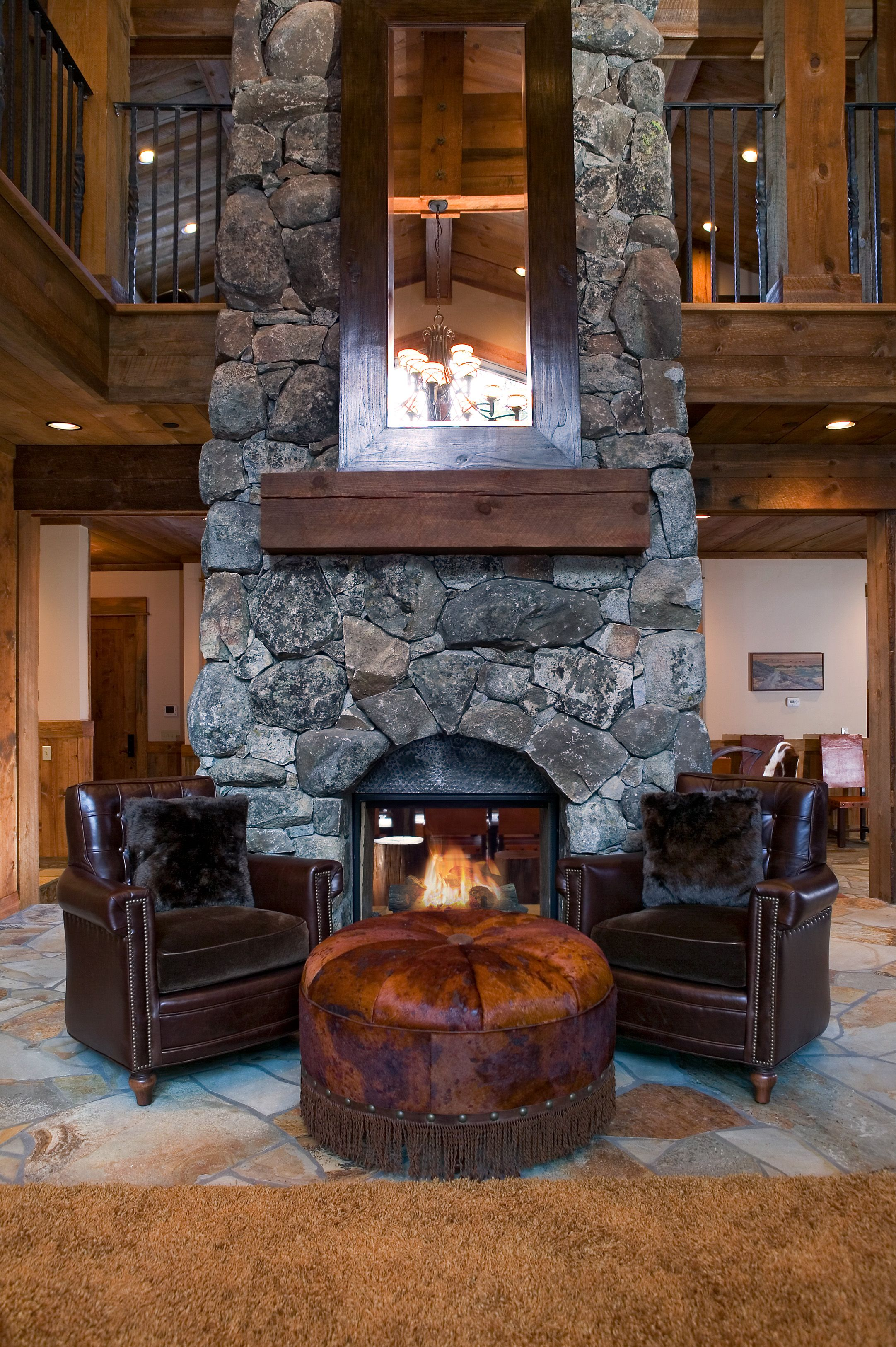 Grouse Ridge High Camp Home Interior Design Truckee Ca Manly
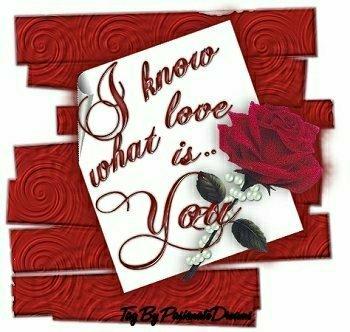 9 love353355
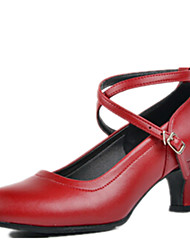 Women's Dance Shoes Heels Breathable Leather Chunky Heel Black/Red/Silver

WORK TO COMPLETE
Without any of the pictures, reproduce the listing above exactly.

REPLY
 Grouse Ridge High Camp Home Interior Design Truckee Ca Manly
 9 love353355
 Women's Dance Shoes Heels Breathable Leather Chunky Heel Black/Red/Silver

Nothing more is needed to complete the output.